Wann und wie häufig sie posten sollten
Für eine breite Sichtbarkeit auf LinkedIn sollten Thought Leader regelmäßig Beiträge veröffentlichen – mindestens ein bis zweimal pro Woche. Die Tage und Uhrzeit hängen davon ab, wann der Thought Leader besonders in der ersten Stunde nach dem Veröffentlichen Zeit hat, den Beitrag zu begleiten, um auf Kommentare zu reagieren. Denn das reizt den Algorithmus zur weiteren Ausspielung des Beitrags. Zusätzlich können Entscheider ihre Expertise mit LinkedIn-Artikeln und einem regelmäßigen LinkedIn-Newsletter präsentieren. Beides ermöglicht es Meinungsführern, Themen ausführlicher darzustellen.
Andere für sich schreiben lassen
Entscheider sind häufig viel beschäftigt und lassen sich deshalb gerne von professionellen Kommunikatoren unterstützen, sei es aus der eigenen Unternehmenskommunikation oder einer PR-Agentur. Das funktioniert beispielsweise bei Reden oder Presseinformationen sehr gut. Allerdings kommt das bei Beiträgen für Meinungsführer auf LinkedIn teils an seine Grenzen. Denn besonders interessantes Wissen und Insights haben nur die Entscheider oder Fachexperten im Unternehmen. Auch kennen Kommunikationsprofis nicht immer die persönliche Meinung zu einem Thema. Deshalb ist es für unterstützende Kommunikatoren sehr wichtig, dass sie einen kurzen Draht zu den Thought Leadern haben und sich regelmäßig mit ihnen austauschen. Zusätzlich können Fachabteilungen im Unternehmen über aktuelle Fachthemen und Sichtweisen informieren. Wenn Kommunikatoren die Haltung des Thought Leaders kennen, können sie daraus Beiträge, Artikel oder Newsletter erstellen sowie ergänzende Bilder und Videos gestalten. Um die Haltung des Thought Leaders kennenzulernen sollten sich Kommunikatoren regelmäßig für 20-30 Minuten für Kurzinterviews zu aktuell relevanten Themen abstimmen. Ziel ist, Kommunikationsthemen festzulegen, die Themen und die Haltung dazu zu verstehen sowie die persönliche Meinung des Thought Leaders einzuholen. Der Ghostwriter erstellt dann die Inhalte. Die passende Fachabteilung aus dem Unternehmen versorgt mit Fotos und weiterem Material.

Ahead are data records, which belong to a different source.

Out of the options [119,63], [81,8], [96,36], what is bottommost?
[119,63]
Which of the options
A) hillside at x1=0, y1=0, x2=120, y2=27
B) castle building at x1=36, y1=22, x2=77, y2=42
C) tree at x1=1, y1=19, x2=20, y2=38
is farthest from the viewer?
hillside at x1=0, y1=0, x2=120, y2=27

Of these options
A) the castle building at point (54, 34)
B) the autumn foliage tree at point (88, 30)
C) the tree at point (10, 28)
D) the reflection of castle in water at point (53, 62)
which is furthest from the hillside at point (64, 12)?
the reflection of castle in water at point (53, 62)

Kommunikatoren sollten sich regelmäßig zu aktuell relevanten Themen mit „ihrem“ Thought Leader abstimmen.
Bei Kommentaren kommt es auf Schnelligkeit und persönliche Beziehungen an. Die Themen zu denen ein unterstützendes Redaktionsteam kommentiert und welche Meinung darin enthalten ist, muss mit dem Thought Leader abgestimmt sein. Mit der Zeit spielt sich das ein, weil Kommunikatoren „ihren“ Thought Leader besser kennenlernen. Das Persönliche ist wichtig, weil Kommentare auf LinkedIn für alle Follower sichtbar sind. Durch sie wirken Meinungsführer authentisch und glaubwürdig.

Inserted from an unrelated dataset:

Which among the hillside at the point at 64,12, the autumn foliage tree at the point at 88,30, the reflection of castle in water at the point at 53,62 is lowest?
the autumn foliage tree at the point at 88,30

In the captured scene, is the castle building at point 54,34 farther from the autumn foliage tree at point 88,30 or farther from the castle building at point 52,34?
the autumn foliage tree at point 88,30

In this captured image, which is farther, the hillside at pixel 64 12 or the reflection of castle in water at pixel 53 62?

So könnte das in der Praxis aussehen
Am Beispiel eines C-Levels einer Versicherung als Thought Leader könnte der Arbeitsablauf folgendermaßen sein: Die eigene Forschungsabteilung liefert dem Redaktionsteam jeden Dienstag ein Dossier zu einem aktuellen und für die Zielgruppe relevanten Thema. Das Team erstellt daraus Beitragstexte und Grafiken für LinkedIn. Es folgt eine Abstimmungsrunde mit dem Thought Leader sowie gegebenenfalls kleine Änderungen. Am Freitagvormittag postet der C-Level den Beitrag und antwortet in den kommenden Tagen selbst auf Kommentare.

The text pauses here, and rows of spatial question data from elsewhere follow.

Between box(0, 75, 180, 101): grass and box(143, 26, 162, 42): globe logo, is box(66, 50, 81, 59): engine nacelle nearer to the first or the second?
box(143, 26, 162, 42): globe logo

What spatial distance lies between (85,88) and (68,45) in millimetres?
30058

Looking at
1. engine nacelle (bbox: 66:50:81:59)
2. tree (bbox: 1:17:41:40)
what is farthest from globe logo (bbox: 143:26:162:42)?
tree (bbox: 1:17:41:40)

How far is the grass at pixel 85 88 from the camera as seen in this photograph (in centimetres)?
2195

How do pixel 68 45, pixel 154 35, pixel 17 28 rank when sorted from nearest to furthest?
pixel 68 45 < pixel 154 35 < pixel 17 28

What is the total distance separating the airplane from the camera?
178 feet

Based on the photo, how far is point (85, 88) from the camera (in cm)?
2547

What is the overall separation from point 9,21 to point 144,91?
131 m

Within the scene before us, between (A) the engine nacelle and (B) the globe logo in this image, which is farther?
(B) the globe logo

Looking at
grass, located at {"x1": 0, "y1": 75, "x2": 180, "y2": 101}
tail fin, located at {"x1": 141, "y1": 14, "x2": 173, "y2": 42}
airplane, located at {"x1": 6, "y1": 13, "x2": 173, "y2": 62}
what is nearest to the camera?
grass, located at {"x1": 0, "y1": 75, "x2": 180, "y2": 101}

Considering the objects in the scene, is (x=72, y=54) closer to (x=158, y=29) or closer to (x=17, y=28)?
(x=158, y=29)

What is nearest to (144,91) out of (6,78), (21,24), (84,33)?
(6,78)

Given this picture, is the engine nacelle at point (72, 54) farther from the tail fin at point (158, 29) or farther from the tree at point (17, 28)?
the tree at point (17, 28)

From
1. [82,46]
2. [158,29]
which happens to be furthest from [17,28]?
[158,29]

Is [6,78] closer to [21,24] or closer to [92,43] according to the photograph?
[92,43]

Doch auch Mitarbeiter kleinerer Unternehmen ohne eigene Fachabteilung können Thought Leader werden. Die Zusammenarbeit von Kommunikatoren mit einem Geschäftsführer eines mittelständischen IT-Unternehmens könnte beispielsweise so ablaufen: Alle ein bis zwei Wochen telefoniert der Thought Leader mit den Kommunikatoren über aktuelle Themen der Branche und was seine Meinung dazu ist. Aus den Informationen erstellen die Kommunikationsprofis pro Woche zwei bis drei Beiträge für LinkedIn. Darauf folgt eine Abstimmungsrunde per E-Mail mit dem Geschäftsführer, der sie frei gibt. Die Kommunikatoren veröffentlichen die Beiträge dann in regelmäßigen Abständen auf LinkedIn. Auf Kommentare reagiert der Thought Leader selbst – bei kritischen Kommentaren unterstützen ihn die Kommunikationsprofis.